▶ _Instructions to follow_
Starting with the first line and ending with the last, transcribe the data exactly.

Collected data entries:
# # # # # # #

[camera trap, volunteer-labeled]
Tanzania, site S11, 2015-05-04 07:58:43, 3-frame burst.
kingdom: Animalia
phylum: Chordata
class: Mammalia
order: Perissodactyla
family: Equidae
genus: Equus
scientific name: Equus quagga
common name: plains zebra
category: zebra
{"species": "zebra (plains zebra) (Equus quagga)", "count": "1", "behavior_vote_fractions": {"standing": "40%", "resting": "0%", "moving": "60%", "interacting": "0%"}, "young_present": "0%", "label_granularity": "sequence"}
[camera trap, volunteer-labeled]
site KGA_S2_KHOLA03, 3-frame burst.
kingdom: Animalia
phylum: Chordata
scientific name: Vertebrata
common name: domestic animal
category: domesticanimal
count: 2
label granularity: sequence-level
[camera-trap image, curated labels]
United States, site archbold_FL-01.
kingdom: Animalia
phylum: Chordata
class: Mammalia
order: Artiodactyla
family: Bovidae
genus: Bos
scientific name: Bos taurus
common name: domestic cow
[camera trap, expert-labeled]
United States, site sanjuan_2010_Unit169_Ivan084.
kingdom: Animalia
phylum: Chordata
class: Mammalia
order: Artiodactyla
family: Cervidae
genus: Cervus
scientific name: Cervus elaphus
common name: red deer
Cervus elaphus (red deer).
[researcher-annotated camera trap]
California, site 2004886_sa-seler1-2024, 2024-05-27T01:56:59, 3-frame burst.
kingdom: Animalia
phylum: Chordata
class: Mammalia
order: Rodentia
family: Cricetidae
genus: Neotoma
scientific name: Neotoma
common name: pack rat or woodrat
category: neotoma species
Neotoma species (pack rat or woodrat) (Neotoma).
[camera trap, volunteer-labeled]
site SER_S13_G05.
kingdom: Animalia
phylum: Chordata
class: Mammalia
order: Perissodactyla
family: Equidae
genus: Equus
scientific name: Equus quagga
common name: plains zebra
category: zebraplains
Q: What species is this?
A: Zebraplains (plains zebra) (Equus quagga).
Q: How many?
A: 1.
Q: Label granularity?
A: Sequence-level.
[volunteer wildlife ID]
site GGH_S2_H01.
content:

# # # # # # #

▶ _Task answer_
[camera trap, volunteer-labeled]
Tanzania, site S11, 2015-05-04 07:58:43, 3-frame burst.
kingdom: Animalia
phylum: Chordata
class: Mammalia
order: Perissodactyla
family: Equidae
genus: Equus
scientific name: Equus quagga
common name: plains zebra
category: zebra
{"species": "zebra (plains zebra) (Equus quagga)", "count": "1", "behavior_vote_fractions": {"standing": "40%", "resting": "0%", "moving": "60%", "interacting": "0%"}, "young_present": "0%", "label_granularity": "sequence"}
[camera trap, volunteer-labeled]
site KGA_S2_KHOLA03, 3-frame burst.
kingdom: Animalia
phylum: Chordata
scientific name: Vertebrata
common name: domestic animal
category: domesticanimal
count: 2
label granularity: sequence-level
[camera-trap image, curated labels]
United States, site archbold_FL-01.
kingdom: Animalia
phylum: Chordata
class: Mammalia
order: Artiodactyla
family: Bovidae
genus: Bos
scientific name: Bos taurus
common name: domestic cow
[camera trap, expert-labeled]
United States, site sanjuan_2010_Unit169_Ivan084.
kingdom: Animalia
phylum: Chordata
class: Mammalia
order: Artiodactyla
family: Cervidae
genus: Cervus
scientific name: Cervus elaphus
common name: red deer
Cervus elaphus (red deer).
[researcher-annotated camera trap]
California, site 2004886_sa-seler1-2024, 2024-05-27T01:56:59, 3-frame burst.
kingdom: Animalia
phylum: Chordata
class: Mammalia
order: Rodentia
family: Cricetidae
genus: Neotoma
scientific name: Neotoma
common name: pack rat or woodrat
category: neotoma species
Neotoma species (pack rat or woodrat) (Neotoma).
[camera trap, volunteer-labeled]
site SER_S13_G05.
kingdom: Animalia
phylum: Chordata
class: Mammalia
order: Perissodactyla
family: Equidae
genus: Equus
scientific name: Equus quagga
common name: plains zebra
category: zebraplains
Q: What species is this?
A: Zebraplains (plains zebra) (Equus quagga).
Q: How many?
A: 1.
Q: Label granularity?
A: Sequence-level.
[volunteer wildlife ID]
site GGH_S2_H01.
content:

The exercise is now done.